Ein extremer Fall von Stalking

Michael Lentz: "Klinik". "Muttersterben“. Intermedium Records / BR 2 2 CDs. 120 Minuten

Telefonterror  ist das Leitmotiv des Hörspiels "Klinik".
Telefonterror ist das Leitmotiv des Hörspiels "Klinik". (AP)

Eine psychotische Frau ruft einen Schriftsteller immer wieder an, sie belästigt ihn. Doch meldet sie sich einmal nicht, fehlt ihm ihre Stimme. Es entsteht eine zunehmende Abhängigkeit auf beiden Seiten.

Er: "Das Telefon klingelt, ich hebe ab, da ist eine Stimme, die einatmet, die ausströmt, und von den ersten Worten ist mir schon klar, da ist jemand, den du schon einmal gesehen hast."

Sie: "Es wäre so schön, du könntest hier sein. Ich habe dir neulich einen Brief geschickt, hast du ihn denn nicht bekommen? Seit zwei Jahren habe ich deine Stimme nicht gehört."

Auf den ersten Blick ist es ein krasser Fall von Stalking: Michael Lentz erzählt in seinem Hörspiel "Klinik" von einem Mann, der über Wochen hinweg anonyme Anrufe von einer Frau bekommt. Das Ganze wirkt ausgesprochen bedrohlich. Sie ist Patientin in einer psychiatrischen Klinik, und die Monologe, die sie in den Telefonhörer spricht, bewegen sich auf einem schmalen Grat zwischen Liebe und Wahnsinn.

Sie beschwört eine gemeinsame Vergangenheit, die es offenbar nie gegeben hat, stellt sich als Opfer einer politischen Verschwörung dar oder beginnt im Medikamentenrausch unvermittelt zu singen.

Sie:"Ich komme noch einmal auf das Diazepam zurück. And though that she's not really ill, there's a little yellow pill, she goes running for the shelter of her mother's little helper. Die Dinger sind übrigens tatsächlich gelb."

Er: "Es ist ganz einfach: Sim-Karte aus dem Handy entfernen und in den Müll schmeißen."

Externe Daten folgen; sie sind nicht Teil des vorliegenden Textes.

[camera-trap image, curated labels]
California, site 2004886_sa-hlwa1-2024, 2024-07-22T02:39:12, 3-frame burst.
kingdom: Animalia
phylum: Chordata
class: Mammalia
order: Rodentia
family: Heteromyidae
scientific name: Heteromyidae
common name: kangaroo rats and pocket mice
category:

Doch so einfach ist es eben nicht. Es dauert nicht lange, und der Telefonterror verwandelt sich in ein wechselseitiges Abhängigkeitsverhältnis.

"Heute morgen gegen sechs ruft sie an. Sie sagt einen Satz, den ich nicht verstehe, dem ich lange nachhorche. Ich lege auf, mitten in einem zweiten Satz. Sie ruft nicht wieder an. So ist das schon. Ich kann nicht mehr einschlafen, wenn sie kein zweites Mal anruft."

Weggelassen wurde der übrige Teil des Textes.